The transactions show a routine option exercise and immediate disposition of the resulting shares under a pre-established trading plan. The exercise price of $161.50 per share and sale weighted-average prices between about $244.91 and $247.31 reflect a realized spread on the exercised options. The change in direct beneficial ownership is modest in absolute and percentage terms versus the reporting person's multi-million share holdings, and significant indirect holdings remain (107,000 by trust; 10,000,000 by Marc Benioff Fund LLC).
TL;DR: Transactions were processed under a documented 10b5-1 plan, indicating pre-planned, compliant insider trading activity.
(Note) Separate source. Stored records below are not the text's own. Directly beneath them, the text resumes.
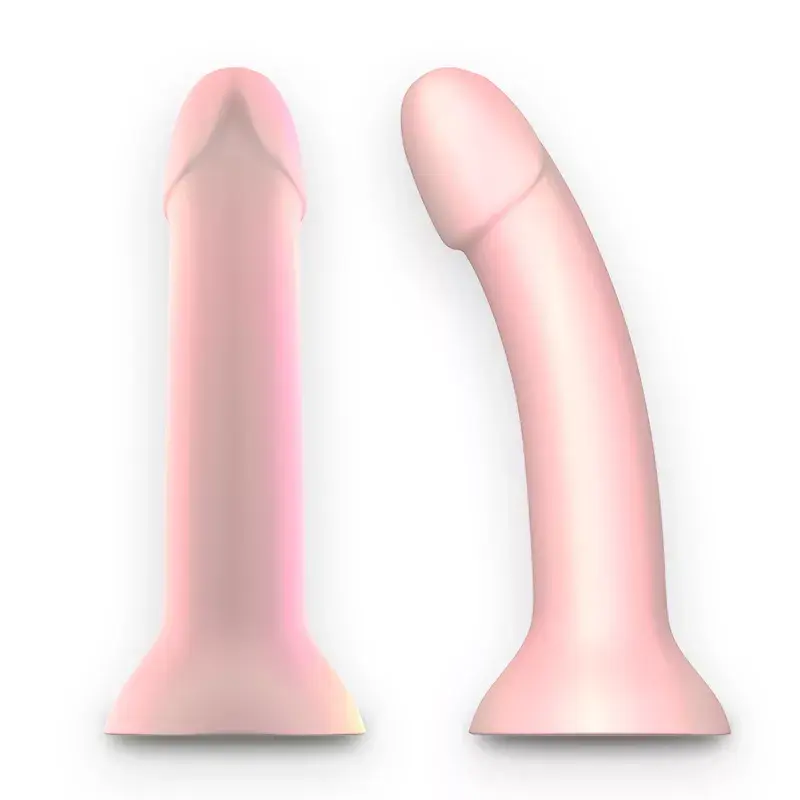 Мастурбатор MYTHOLOGY Rune Candy Dildo Photo 4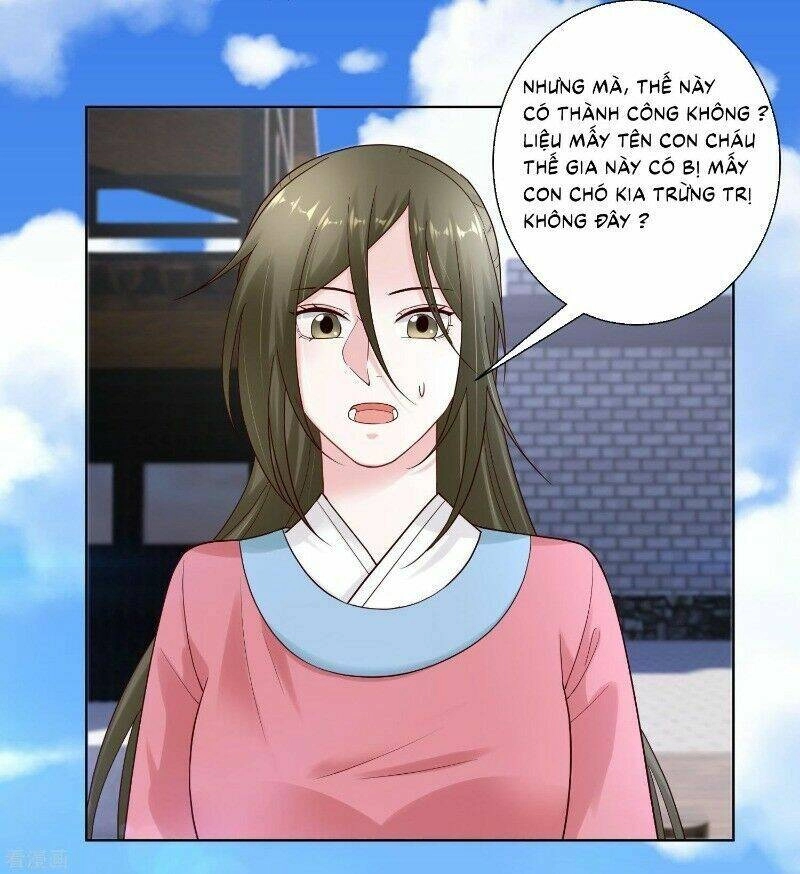 Độc Y Đích Nữ Chapter 128 - 25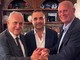 Lotito acquista la Reggina: l'annuncio sui social del sindaco di Reggio Calabria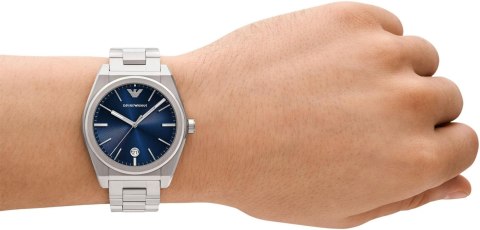 Emporio Armani ZEGAREK MĘSKI EMPORIO ARMANI AR11620 - Federico (zi124a)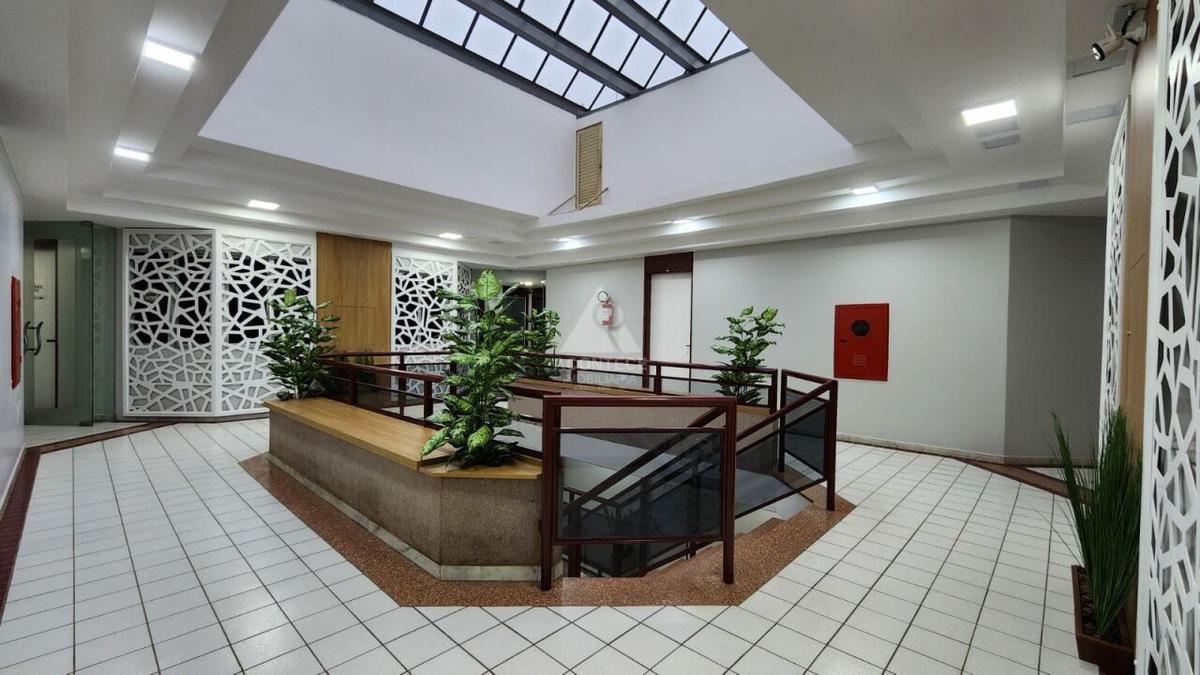 Casa Comercial, Asa Norte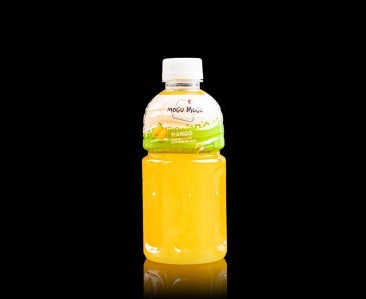 Product MOGU MOGU MANGO FLV 320ML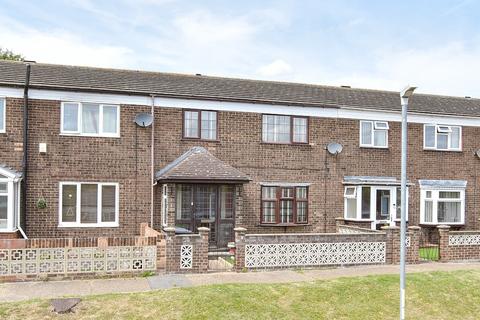 Ingress Gardens, Greenhithe DA9 3 bed terraced house for sale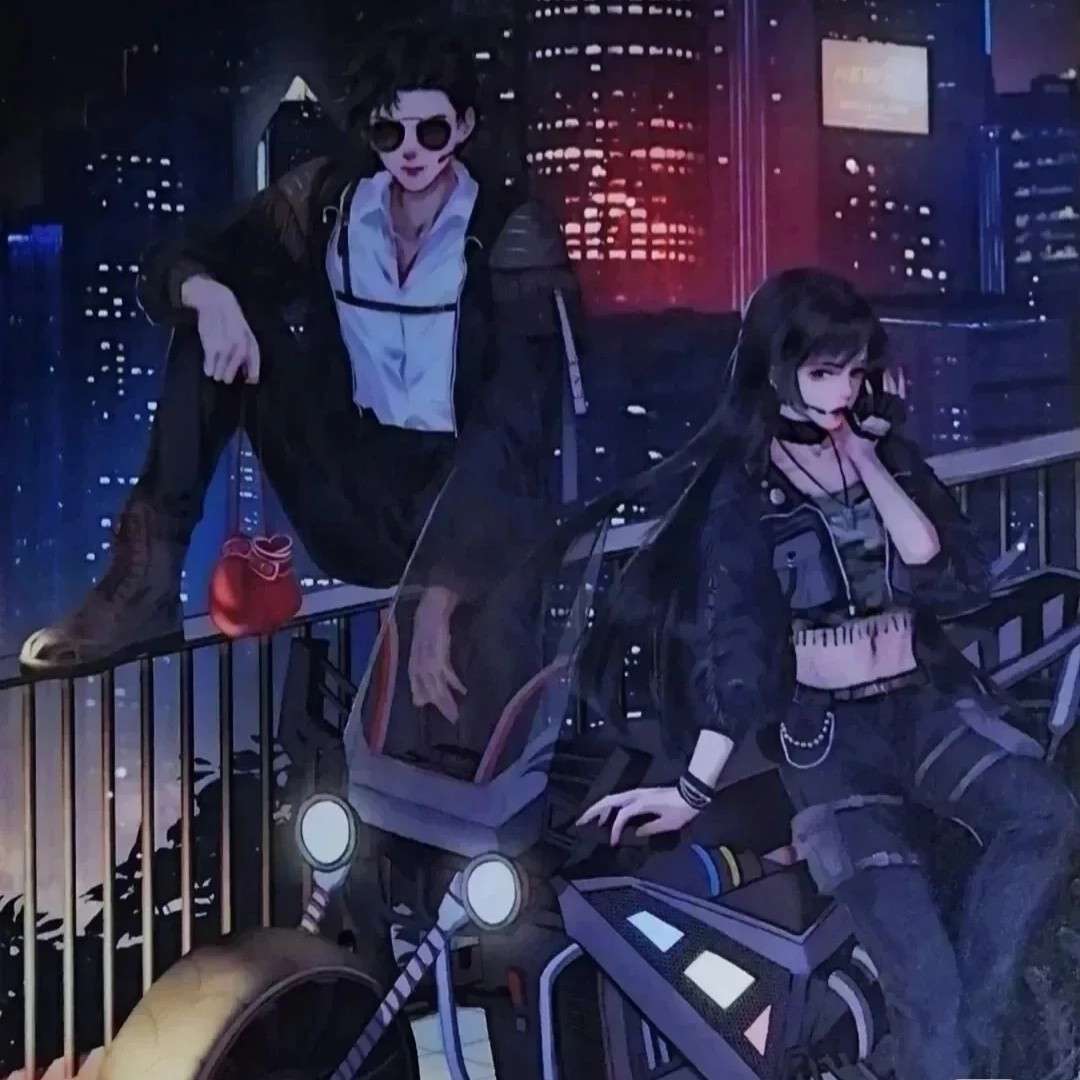 夫人，你马甲又掉了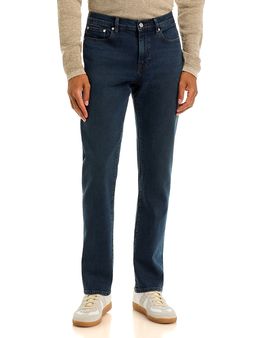 Frame Frame L'Homme Slim Fit 32.5 Jeans in November
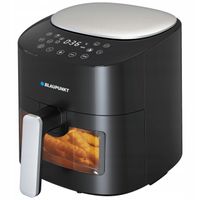 Frytkownica Beztłuszczowa Technologia Przepływu Wirowego Blaupunkt Af512 Frytkownica Beztłuszczowa Technologia Przepływu Wirowego Blaupunkt Af512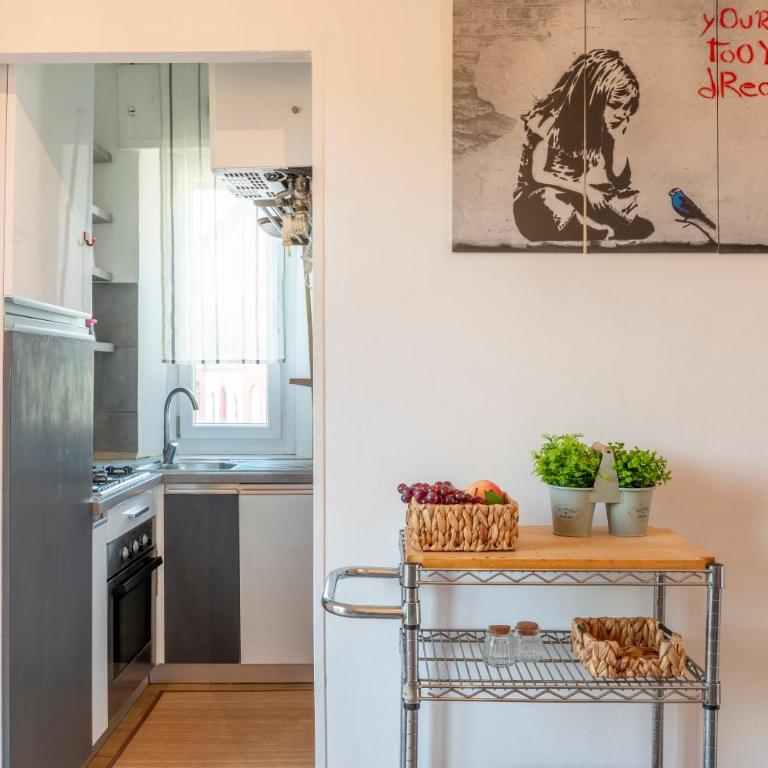 Sofia's Dreamy Haven - Appartamento con 3 Camere da Letto - 9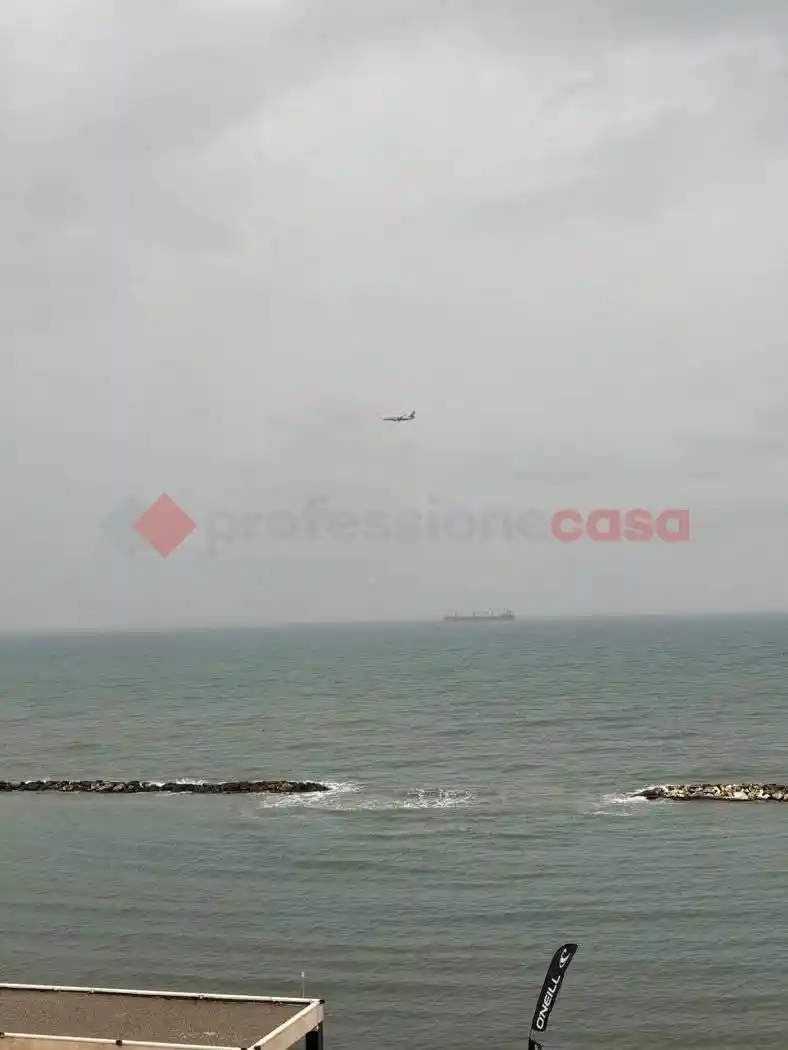 Quadrilocale Lungomare IX Maggio, San Girolamo, Bari - foto 2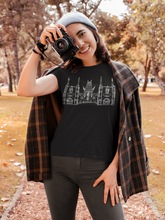 Load image into Gallery viewer, Chinese Theatre - Unisex Jersey Short Sleeve Tee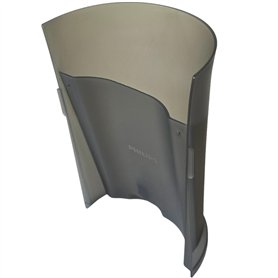 Harren24 Réservoir d'eau CP1253 compatible avec les machines à café à dosettes Philips Senseo Select CSA230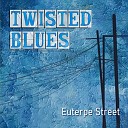Twisted Blues - Flesh And Blood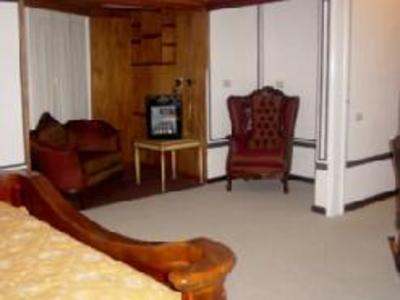 фото отеля La Casa Del Obispo Hotel Queretaro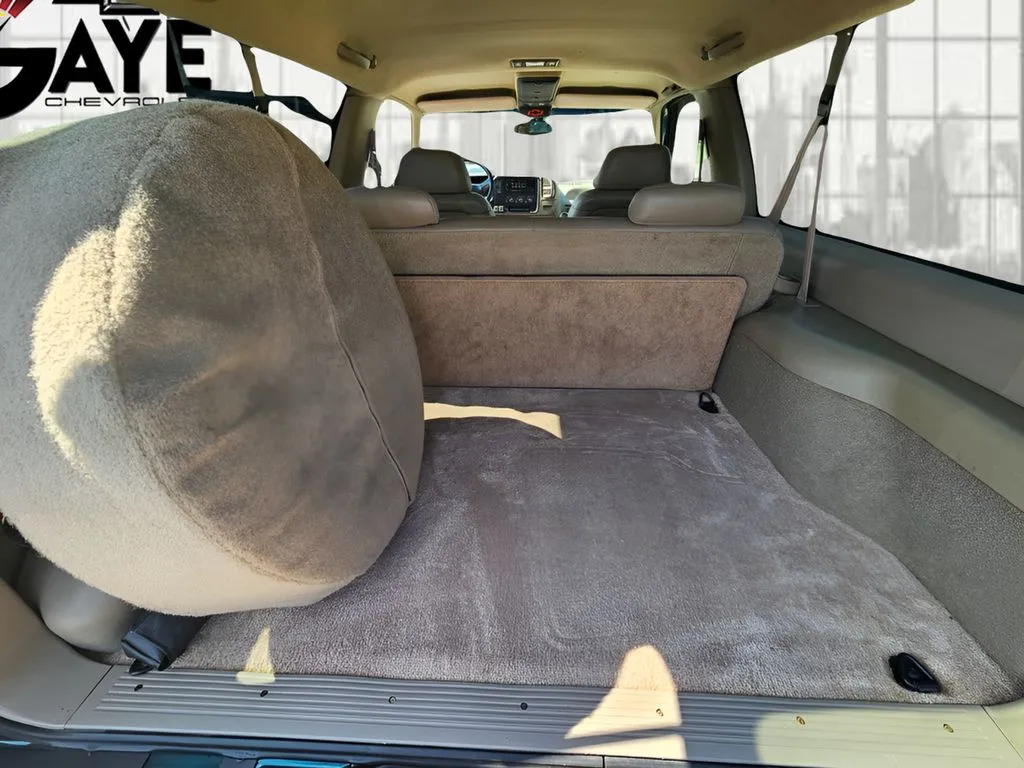 1996 Chevrolet Tahoe - Photo 10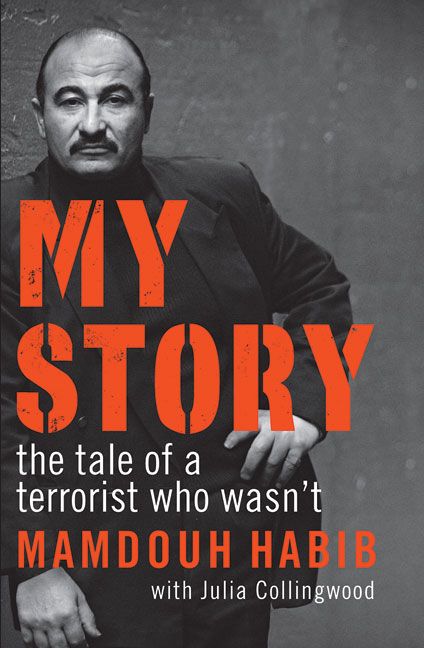 Produktbild: My Story: The Tale of a Terrorist Who Wasn't
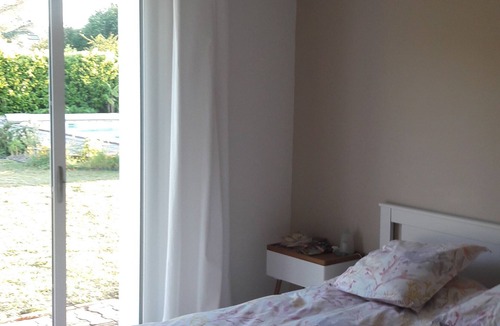 Saint-Vivien-de-Medoc House | NICE HOUSE for 8 people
The filing explicitly notes the trades were effected automatically pursuant to a Rule 10b5-1 trading plan adopted January 9, 2025, which supports an affirmative defense against insider-trading allegations if conditions are met. The disclosure includes granular weighted-average sale price ranges and identifies the nature of indirect ownership (trust and LLC). The filing is signed by an attorney-in-fact, consistent with authorized reporting practices.
Insider Trade Summary
| Type | Security | Shares | Price | Value |
|---|---|---|---|---|
| Exercise | Non-qualified Stock Option (Right to Buy) | 2,250 | $0.00 | -- |
| Exercise | Common Stock | 2,250 | $161.50 | $363K |
| Sale | Common Stock | 904 | $245.5134 | $222K |
| Sale | Common Stock | 1,203 | $246.3727 | $296K |
| Sale | Common Stock | 143 | $247.0738 | $35K |
| holding | Common Stock | -- | -- | -- |
| holding | Common Stock | -- | -- | -- |
Footnotes (1)
- As indicated by the checkbox above, this transaction was effected automatically pursuant to a Rule 10b5-1 trading plan adopted by the reporting person on January 9, 2025. Shares held in the reporting person's name or in the Marc R. Benioff Revocable Trust. Weighted average price. These shares were sold in multiple transactions at prices ranging from $244.9120 to $245.8999 inclusive. The reporting person undertakes to provide the issuer, any security holder of the issuer, or the staff of the Securities and Exchange Commission, upon request, full information regarding the number of shares sold at each separate price within the range set forth above. Weighted average price. These shares were sold in multiple transactions at prices ranging from $245.9231 to $246.8906 inclusive. The reporting person undertakes to provide the issuer, any security holder of the issuer, or the staff of the Securities and Exchange Commission, upon request, full information regarding the number of shares sold at each separate price within the range set forth above. Weighted average price. These shares were sold in multiple transactions at prices ranging from $246.9174 to $247.3052 inclusive. The reporting person undertakes to provide the issuer, any security holder of the issuer, or the staff of the Securities and Exchange Commission, upon request, full information regarding the number of shares sold at each separate price within the range set forth above. Shares held in the Marc Benioff Fund LLC (the "Fund"). Fund interests are held in the reporting person's name or in trust. Option vests over four years at the rate of 25% on March 22, 2020, the first anniversary of the holder's date of grant, with the balance vesting in equal monthly installments over the remaining 36 months.